Malhotra Seema, Singh Sayar, Sarkar Soma
Defence Institute of Physiology and Allied Sciences (DIPAS), Defence Research and Development Organization, Ministry of Defence, Government of India, Lucknow Road, Delhi, 110054, India.
Genes Genomics. 2018 May;40(5):497-510. doi: 10.1007/s13258-018-0650-z. Epub 2018 Jan 24.
India represents an amazing confluence of geographically, linguistically and socially disparate ethnic populations (Indian Genome Variation Consortium, J Genet 87:3-20, 2008). Understanding the genetic diversity of Indian population remains a daunting task. In this paper we present detailed analysis of genomic variations (high-depth coverage (~ 30×) using Illumina Hiseq 2000 platform) from three healthy Indian male individuals each belonging to three geographically delineated regions and linguistic phylum viz. high altitude region of Ladakh (Tibeto-Burman linguistic phylum), sub mountainous region of Kumaun (Indo-European linguistic phylum) and sea level region of Telangana (Dravidian linguistic phylum) for probing the extent of genetic diversity in our population. The sequencing analysis provided high quality data (~ 95% of the total reads aligned to the human reference genome for each sample) and very good alignment quality (> 80% of the filtered mapped reads had a quality score of 60). A total of 4.3, 3.7 and 4.3 million single nucleotide variations were identified in the genome of high altitude, sub mountainous and sea level respectively by comparing with human reference genome. Approximately 17.3, 18.2, 17.4% of the variants were unique in the three genomes. The study identified many novel variations in the three diverse genomes (132,970 in Ladakh, 112,317 in Kumaun and 128,881 in Telangana individual) and is an important resource for creating a baseline and a comprehensive catalogue of human genomic variation across the Indian as well as the Asian continent.

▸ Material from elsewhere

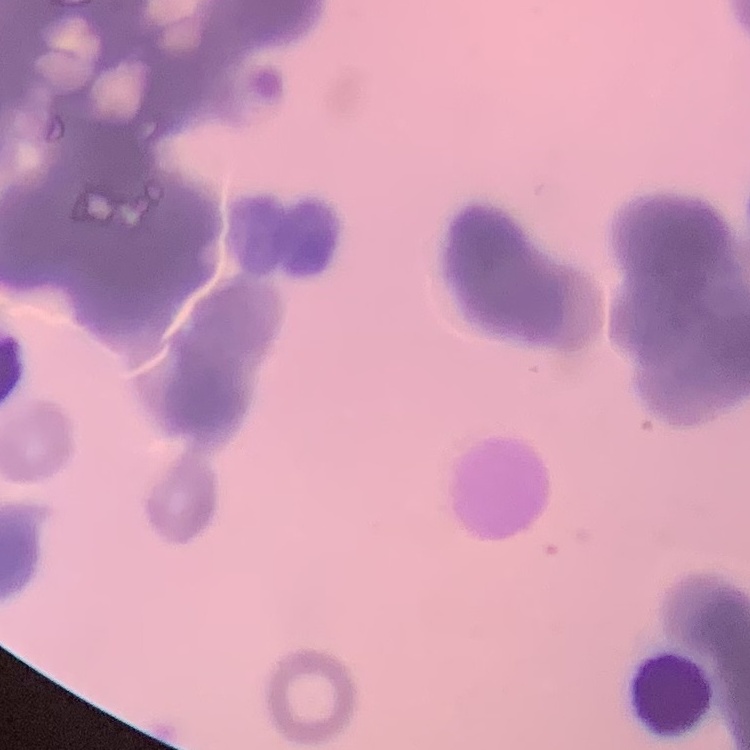

Summary:
  - Red blood cell morphology: rouleaux formation
  - Image type: square crop of a larger photomicrograph
  - Stain: Field's or Giemsa
  - Preparation: thin blood film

印度呈现出地理、语言和社会层面截然不同的种族群体令人惊叹的融合(印度基因组变异联盟,《遗传学杂志》87:3 - 20,2008年)。了解印度人群的遗传多样性仍然是一项艰巨的任务。在本文中,我们对来自三个健康印度男性个体的基因组变异进行了详细分析(使用Illumina Hiseq 2000平台进行高深度覆盖(约30×)),这三个个体分别属于三个地理上划分的地区和语言语系,即拉达克的高海拔地区(藏缅语系)、库马盎的亚山区(印欧语系)和特伦甘纳的海平面地区(达罗毗荼语系),以探究我们人群中的遗传多样性程度。测序分析提供了高质量的数据(每个样本约95%的总读数与人类参考基因组比对)以及非常好的比对质量(>80%的过滤后映射读数的质量得分达到60)。通过与人类参考基因组比较,在高海拔、亚山区和海平面个体的基因组中分别鉴定出总共430万、370万和430万个单核苷酸变异。在这三个基因组中,分别约有17.3%、18.2%、17.4%的变异是独特的。该研究在这三个不同的基因组中鉴定出许多新的变异(拉达克个体中有132,970个,库马盎个体中有112,317个,特伦甘纳个体中有128,881个),并且是创建整个印度以及亚洲大陆人类基因组变异基线和综合目录的重要资源。